De quoi meurent les Français ? C’est pour répondre à cette question que Santé publique France a mené une enquête dont les résultats viennent de paraître dans le Bulletin épidémiologique hebdomadaire. Si globalement, depuis le début des années 2000, les taux de mortalité baissent, certaines pathologies tuent de plus en plus.

En 2016, plus de 579 000 décès ont été enregistrés. Sans trop de surprises, les cancers et les maladies cardiovasculaires restent les deux principales causes de mortalité (29% de cancers et 24% de maladies cardiovasculaires).

La prévention, ça paye

Globalement, le taux de mortalité toutes causes confondues continue de diminuer depuis les années 2000. En fait, les baisses les plus marquantes ont été repérées dans 3 catégories : le VIH/Sida, les accidents de transport et les cardiopathies ischémiques. Vraisemblablement grâce aux avancées aussi bien en termes de prévention que de prise en charge et de traitement des maladies.

Ainsi, la forte réduction de la mortalité par accident de la route peut notamment être attribuée aux évolutions de contrôle, comme l’implantation des radars automatiques et « probablement à l’amélioration de la qualité des véhicules, en termes de sécurité et de solidité », notent les auteurs.

Concernant les maladies cardiovasculaires, « le développement des plateaux techniques de cardiologie interventionnelle pour les cardiopathies ischémiques et surtout des unités neurovasculaires (UNV) pour les accidents vasculaires cérébraux permet une diminution de la mortalité, malgré le nombre croissant d’AVC ».

Des maladies toujours plus meurtrières

A contrario, entre les périodes 2000-2007 et 2008-2016, il existe une augmentation des taux de mortalité liés à certaines causes.

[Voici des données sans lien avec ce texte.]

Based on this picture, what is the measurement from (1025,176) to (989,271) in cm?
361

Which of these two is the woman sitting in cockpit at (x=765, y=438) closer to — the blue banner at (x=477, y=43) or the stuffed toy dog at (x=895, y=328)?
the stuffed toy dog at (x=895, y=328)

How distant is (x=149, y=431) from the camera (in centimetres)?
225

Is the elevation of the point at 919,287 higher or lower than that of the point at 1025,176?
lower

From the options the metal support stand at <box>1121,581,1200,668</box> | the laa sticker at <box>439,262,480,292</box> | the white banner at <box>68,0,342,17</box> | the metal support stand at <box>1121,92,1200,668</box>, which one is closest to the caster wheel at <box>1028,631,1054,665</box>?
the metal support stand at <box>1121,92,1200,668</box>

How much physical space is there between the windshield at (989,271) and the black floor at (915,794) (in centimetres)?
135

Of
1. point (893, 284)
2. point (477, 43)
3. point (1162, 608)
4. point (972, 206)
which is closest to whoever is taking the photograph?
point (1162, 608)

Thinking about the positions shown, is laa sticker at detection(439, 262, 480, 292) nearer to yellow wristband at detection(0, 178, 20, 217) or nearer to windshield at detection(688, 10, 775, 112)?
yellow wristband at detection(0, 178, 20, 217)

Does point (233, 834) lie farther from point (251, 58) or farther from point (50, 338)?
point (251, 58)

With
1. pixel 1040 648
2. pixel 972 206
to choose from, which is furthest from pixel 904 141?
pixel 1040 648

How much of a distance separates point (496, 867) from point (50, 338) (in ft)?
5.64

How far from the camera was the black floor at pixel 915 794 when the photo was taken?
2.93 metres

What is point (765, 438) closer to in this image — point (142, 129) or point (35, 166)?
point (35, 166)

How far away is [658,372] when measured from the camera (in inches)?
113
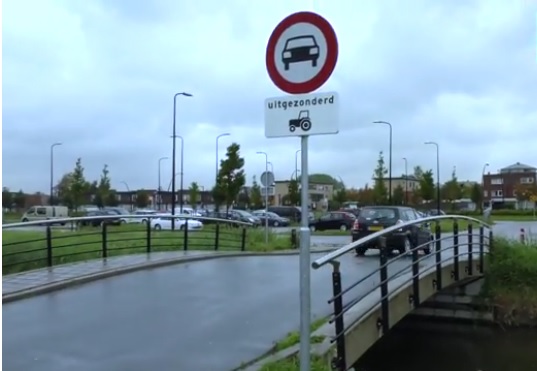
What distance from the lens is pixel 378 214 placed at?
19359 millimetres

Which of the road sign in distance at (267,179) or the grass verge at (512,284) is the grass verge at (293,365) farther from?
the road sign in distance at (267,179)

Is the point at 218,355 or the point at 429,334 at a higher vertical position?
the point at 218,355

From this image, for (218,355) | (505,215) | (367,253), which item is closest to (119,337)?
(218,355)

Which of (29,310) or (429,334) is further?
(429,334)

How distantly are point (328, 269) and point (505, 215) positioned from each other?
68280mm

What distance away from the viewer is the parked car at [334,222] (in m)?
41.2

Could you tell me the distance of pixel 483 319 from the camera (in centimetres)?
1341

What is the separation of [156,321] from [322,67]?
4.44m

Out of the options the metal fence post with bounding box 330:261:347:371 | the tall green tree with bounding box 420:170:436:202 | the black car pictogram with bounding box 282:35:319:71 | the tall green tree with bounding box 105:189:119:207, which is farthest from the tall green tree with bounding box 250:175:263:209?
the black car pictogram with bounding box 282:35:319:71

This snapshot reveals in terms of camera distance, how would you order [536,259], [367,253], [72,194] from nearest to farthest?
[536,259]
[367,253]
[72,194]

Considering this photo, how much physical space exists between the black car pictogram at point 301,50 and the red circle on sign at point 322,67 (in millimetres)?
81

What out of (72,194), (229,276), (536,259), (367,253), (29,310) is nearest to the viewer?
(29,310)

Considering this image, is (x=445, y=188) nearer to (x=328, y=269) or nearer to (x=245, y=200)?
(x=245, y=200)

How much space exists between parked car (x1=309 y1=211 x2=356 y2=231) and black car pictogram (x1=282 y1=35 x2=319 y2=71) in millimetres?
37217
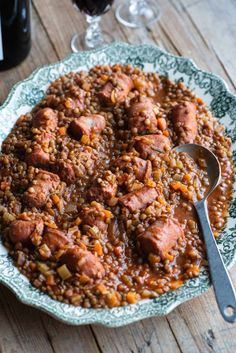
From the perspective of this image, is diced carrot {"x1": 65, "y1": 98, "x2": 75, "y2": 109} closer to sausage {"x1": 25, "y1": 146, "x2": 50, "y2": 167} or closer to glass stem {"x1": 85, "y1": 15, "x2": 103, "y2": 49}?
sausage {"x1": 25, "y1": 146, "x2": 50, "y2": 167}

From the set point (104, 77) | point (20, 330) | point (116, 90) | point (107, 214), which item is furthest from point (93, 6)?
point (20, 330)

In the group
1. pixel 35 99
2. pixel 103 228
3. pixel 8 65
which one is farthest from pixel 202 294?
pixel 8 65

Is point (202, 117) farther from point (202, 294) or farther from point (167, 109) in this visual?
point (202, 294)

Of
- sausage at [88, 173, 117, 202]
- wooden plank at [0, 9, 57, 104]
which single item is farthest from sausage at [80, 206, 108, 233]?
wooden plank at [0, 9, 57, 104]

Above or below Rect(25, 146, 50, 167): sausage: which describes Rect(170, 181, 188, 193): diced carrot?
below

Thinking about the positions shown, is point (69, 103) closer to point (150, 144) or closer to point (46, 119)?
point (46, 119)

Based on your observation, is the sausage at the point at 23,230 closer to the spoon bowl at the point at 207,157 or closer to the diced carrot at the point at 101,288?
the diced carrot at the point at 101,288

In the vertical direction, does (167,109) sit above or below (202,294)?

Ainsi, la mortalité par cancer du pancréas a augmenté régulièrement sur la période, et ce depuis les années 1980, « malgré la baisse chez les hommes du principal facteur de risque connu : le tabagisme ».

Autre accroissement, celui des décès par cancer du poumon chez les femmes. Lequel s’explique « par un effet retardé de l’augmentation de la consommation tabagique ».

Enfin, la mortalité par mélanome augmente chez l’homme et reste stable chez la femme alors que les méthodes permettant sa prévention sont connues. « La sensibilisation du public, notamment des enfants, devrait permettre une diminution de l’incidence et de la mortalité par mélanomes et autres cancers de la peau » dans les années à venir.